The gift-giving side of the business also slowed at first, which prompted Baskits to get a medical device licence and start importing and selling face shields to boost revenue. But as the pandemic hung on and people got used to living in lockdown, many began sending gift baskets as a way to reach out to friends and loved ones they couldn’t visit in person. So, while the Baskits stores in Toronto were closed in the pandemic, the company’s e-commerce sales remained steady.

The additional business was great news. Meanwhile, Kovitz and her team managed operations, with staff working from home while ensuring the front-line staff, including delivery teams, were protected and safe. More recently, the company has had to contend with higher costs amid rising inflation and supply chain shortages.
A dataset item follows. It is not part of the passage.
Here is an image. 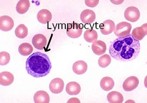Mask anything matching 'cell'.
<instances>
[{"instance_id": "obj_15", "label": "cell", "mask_w": 147, "mask_h": 103, "mask_svg": "<svg viewBox=\"0 0 147 103\" xmlns=\"http://www.w3.org/2000/svg\"><path fill=\"white\" fill-rule=\"evenodd\" d=\"M34 102L35 103H49L50 102L49 95L43 90L37 91L34 95Z\"/></svg>"}, {"instance_id": "obj_14", "label": "cell", "mask_w": 147, "mask_h": 103, "mask_svg": "<svg viewBox=\"0 0 147 103\" xmlns=\"http://www.w3.org/2000/svg\"><path fill=\"white\" fill-rule=\"evenodd\" d=\"M147 23L140 27H136L133 30L131 35L137 40H141L147 35Z\"/></svg>"}, {"instance_id": "obj_6", "label": "cell", "mask_w": 147, "mask_h": 103, "mask_svg": "<svg viewBox=\"0 0 147 103\" xmlns=\"http://www.w3.org/2000/svg\"><path fill=\"white\" fill-rule=\"evenodd\" d=\"M139 84V80L136 76H131L127 78L123 82V88L127 92H130L137 88Z\"/></svg>"}, {"instance_id": "obj_5", "label": "cell", "mask_w": 147, "mask_h": 103, "mask_svg": "<svg viewBox=\"0 0 147 103\" xmlns=\"http://www.w3.org/2000/svg\"><path fill=\"white\" fill-rule=\"evenodd\" d=\"M124 17L126 20L128 21L132 22H136L140 18V11L135 7H129L125 10Z\"/></svg>"}, {"instance_id": "obj_23", "label": "cell", "mask_w": 147, "mask_h": 103, "mask_svg": "<svg viewBox=\"0 0 147 103\" xmlns=\"http://www.w3.org/2000/svg\"><path fill=\"white\" fill-rule=\"evenodd\" d=\"M33 50V46L29 43H22L19 47V53L22 56H28L32 53Z\"/></svg>"}, {"instance_id": "obj_9", "label": "cell", "mask_w": 147, "mask_h": 103, "mask_svg": "<svg viewBox=\"0 0 147 103\" xmlns=\"http://www.w3.org/2000/svg\"><path fill=\"white\" fill-rule=\"evenodd\" d=\"M32 44L36 49L42 50L47 45V38L44 35L37 34L33 37Z\"/></svg>"}, {"instance_id": "obj_3", "label": "cell", "mask_w": 147, "mask_h": 103, "mask_svg": "<svg viewBox=\"0 0 147 103\" xmlns=\"http://www.w3.org/2000/svg\"><path fill=\"white\" fill-rule=\"evenodd\" d=\"M83 32V25L75 22L68 23L66 28L67 35L72 38H79Z\"/></svg>"}, {"instance_id": "obj_12", "label": "cell", "mask_w": 147, "mask_h": 103, "mask_svg": "<svg viewBox=\"0 0 147 103\" xmlns=\"http://www.w3.org/2000/svg\"><path fill=\"white\" fill-rule=\"evenodd\" d=\"M106 49L107 46L106 44L102 40H96L92 44V51L97 55H103L106 52Z\"/></svg>"}, {"instance_id": "obj_22", "label": "cell", "mask_w": 147, "mask_h": 103, "mask_svg": "<svg viewBox=\"0 0 147 103\" xmlns=\"http://www.w3.org/2000/svg\"><path fill=\"white\" fill-rule=\"evenodd\" d=\"M84 37L87 42L90 43H93L98 39V33L95 30L92 29H88L85 32Z\"/></svg>"}, {"instance_id": "obj_13", "label": "cell", "mask_w": 147, "mask_h": 103, "mask_svg": "<svg viewBox=\"0 0 147 103\" xmlns=\"http://www.w3.org/2000/svg\"><path fill=\"white\" fill-rule=\"evenodd\" d=\"M52 18V15L51 11L46 9L40 10L37 14V19L38 22L44 24L50 22Z\"/></svg>"}, {"instance_id": "obj_7", "label": "cell", "mask_w": 147, "mask_h": 103, "mask_svg": "<svg viewBox=\"0 0 147 103\" xmlns=\"http://www.w3.org/2000/svg\"><path fill=\"white\" fill-rule=\"evenodd\" d=\"M64 83L62 79L56 78L51 80L49 84V89L54 94H59L63 90Z\"/></svg>"}, {"instance_id": "obj_19", "label": "cell", "mask_w": 147, "mask_h": 103, "mask_svg": "<svg viewBox=\"0 0 147 103\" xmlns=\"http://www.w3.org/2000/svg\"><path fill=\"white\" fill-rule=\"evenodd\" d=\"M115 83L113 79L111 77H105L100 80V88L105 91H109L113 88Z\"/></svg>"}, {"instance_id": "obj_4", "label": "cell", "mask_w": 147, "mask_h": 103, "mask_svg": "<svg viewBox=\"0 0 147 103\" xmlns=\"http://www.w3.org/2000/svg\"><path fill=\"white\" fill-rule=\"evenodd\" d=\"M132 29L131 24L126 22H122L118 23L114 30V33L116 36H125L130 34Z\"/></svg>"}, {"instance_id": "obj_24", "label": "cell", "mask_w": 147, "mask_h": 103, "mask_svg": "<svg viewBox=\"0 0 147 103\" xmlns=\"http://www.w3.org/2000/svg\"><path fill=\"white\" fill-rule=\"evenodd\" d=\"M15 35L20 39H24L28 35V30L26 26L24 24L18 26L15 30Z\"/></svg>"}, {"instance_id": "obj_1", "label": "cell", "mask_w": 147, "mask_h": 103, "mask_svg": "<svg viewBox=\"0 0 147 103\" xmlns=\"http://www.w3.org/2000/svg\"><path fill=\"white\" fill-rule=\"evenodd\" d=\"M140 50V42L130 34L115 39L110 45L109 52L111 57L115 59L129 61L137 58Z\"/></svg>"}, {"instance_id": "obj_25", "label": "cell", "mask_w": 147, "mask_h": 103, "mask_svg": "<svg viewBox=\"0 0 147 103\" xmlns=\"http://www.w3.org/2000/svg\"><path fill=\"white\" fill-rule=\"evenodd\" d=\"M111 62V58L109 55L105 54L100 57L98 60V63L100 67L105 68L108 67Z\"/></svg>"}, {"instance_id": "obj_8", "label": "cell", "mask_w": 147, "mask_h": 103, "mask_svg": "<svg viewBox=\"0 0 147 103\" xmlns=\"http://www.w3.org/2000/svg\"><path fill=\"white\" fill-rule=\"evenodd\" d=\"M14 22L9 16L3 15L0 17V29L4 32L9 31L13 29Z\"/></svg>"}, {"instance_id": "obj_16", "label": "cell", "mask_w": 147, "mask_h": 103, "mask_svg": "<svg viewBox=\"0 0 147 103\" xmlns=\"http://www.w3.org/2000/svg\"><path fill=\"white\" fill-rule=\"evenodd\" d=\"M88 69V65L85 61L80 60L76 61L73 65V70L75 73L82 75L86 73Z\"/></svg>"}, {"instance_id": "obj_11", "label": "cell", "mask_w": 147, "mask_h": 103, "mask_svg": "<svg viewBox=\"0 0 147 103\" xmlns=\"http://www.w3.org/2000/svg\"><path fill=\"white\" fill-rule=\"evenodd\" d=\"M115 26L114 22L112 20H107L100 25V32L104 35L111 34L114 31Z\"/></svg>"}, {"instance_id": "obj_26", "label": "cell", "mask_w": 147, "mask_h": 103, "mask_svg": "<svg viewBox=\"0 0 147 103\" xmlns=\"http://www.w3.org/2000/svg\"><path fill=\"white\" fill-rule=\"evenodd\" d=\"M10 60L9 54L5 51H2L0 53V65H5L9 64Z\"/></svg>"}, {"instance_id": "obj_17", "label": "cell", "mask_w": 147, "mask_h": 103, "mask_svg": "<svg viewBox=\"0 0 147 103\" xmlns=\"http://www.w3.org/2000/svg\"><path fill=\"white\" fill-rule=\"evenodd\" d=\"M14 75L10 72H1L0 73V84L3 86H8L13 83Z\"/></svg>"}, {"instance_id": "obj_27", "label": "cell", "mask_w": 147, "mask_h": 103, "mask_svg": "<svg viewBox=\"0 0 147 103\" xmlns=\"http://www.w3.org/2000/svg\"><path fill=\"white\" fill-rule=\"evenodd\" d=\"M86 5L90 7H94L97 6V5L98 4L99 1L98 0H86L85 1Z\"/></svg>"}, {"instance_id": "obj_2", "label": "cell", "mask_w": 147, "mask_h": 103, "mask_svg": "<svg viewBox=\"0 0 147 103\" xmlns=\"http://www.w3.org/2000/svg\"><path fill=\"white\" fill-rule=\"evenodd\" d=\"M52 68L49 56L45 53L36 52L30 55L26 62V69L30 75L35 78L45 77Z\"/></svg>"}, {"instance_id": "obj_20", "label": "cell", "mask_w": 147, "mask_h": 103, "mask_svg": "<svg viewBox=\"0 0 147 103\" xmlns=\"http://www.w3.org/2000/svg\"><path fill=\"white\" fill-rule=\"evenodd\" d=\"M108 102L110 103H122L124 100L123 95L117 91H112L107 95Z\"/></svg>"}, {"instance_id": "obj_10", "label": "cell", "mask_w": 147, "mask_h": 103, "mask_svg": "<svg viewBox=\"0 0 147 103\" xmlns=\"http://www.w3.org/2000/svg\"><path fill=\"white\" fill-rule=\"evenodd\" d=\"M80 19L84 24H91L95 21L96 14L93 11L87 9L81 12Z\"/></svg>"}, {"instance_id": "obj_18", "label": "cell", "mask_w": 147, "mask_h": 103, "mask_svg": "<svg viewBox=\"0 0 147 103\" xmlns=\"http://www.w3.org/2000/svg\"><path fill=\"white\" fill-rule=\"evenodd\" d=\"M81 90L80 85L76 82H69L65 88L66 93L69 95H77L80 94Z\"/></svg>"}, {"instance_id": "obj_21", "label": "cell", "mask_w": 147, "mask_h": 103, "mask_svg": "<svg viewBox=\"0 0 147 103\" xmlns=\"http://www.w3.org/2000/svg\"><path fill=\"white\" fill-rule=\"evenodd\" d=\"M30 7V3L29 1L20 0L16 5V11L20 14H25L28 11Z\"/></svg>"}]
</instances>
“It’s been a challenge,” Kovitz says. “How can we provide the same or better value at a time when costs are increasing materially, and no one wants to pay more?” Kovitz says her team has adjusted by purchasing more inventory in advance and leveraging strong relationships with lenders.

It’s the kind of entrepreneurial ups and downs that Kovitz shied away from at the start of her career—and is glad she eventually embraced.

“The fun thing about business is that it’s constantly changing, and so we’re also constantly adapting. And that’s what makes it so exhilarating,” Kovitz says. “I guess you can’t really fight who you are.”

A different path to owning a business

Most people who want to run their own business go the startup route. They come up with an idea, try to finance it and grow from there. But there’s another way: entrepreneurship through acquisition (ETA) with a search fund model. That’s how Robin Kovitz became an entrepreneur. Today, she’s often asked to speak about the ETA route.

The goal of ETA, she says, is to buy an existing business, become its CEO and build the company into a larger and more successful enterprise. The search fund model, which involves investors, provides relatively inexperienced professionals with limited resources the opportunity to search for, acquire and operate a business in which they have a meaningful ownership position.

Kovitz says there are three big advantages to the ETA model. The first: You don’t need to come up with a good startup idea. The business you’re buying has presumably already proven itself. Second, the seller usually teaches the buyer the ropes of the business as part of the ownership transition. Third, Kovitz says, the business is already generating cash flow. That means, as a new owner, you can get broader access to capital than you would going the startup route.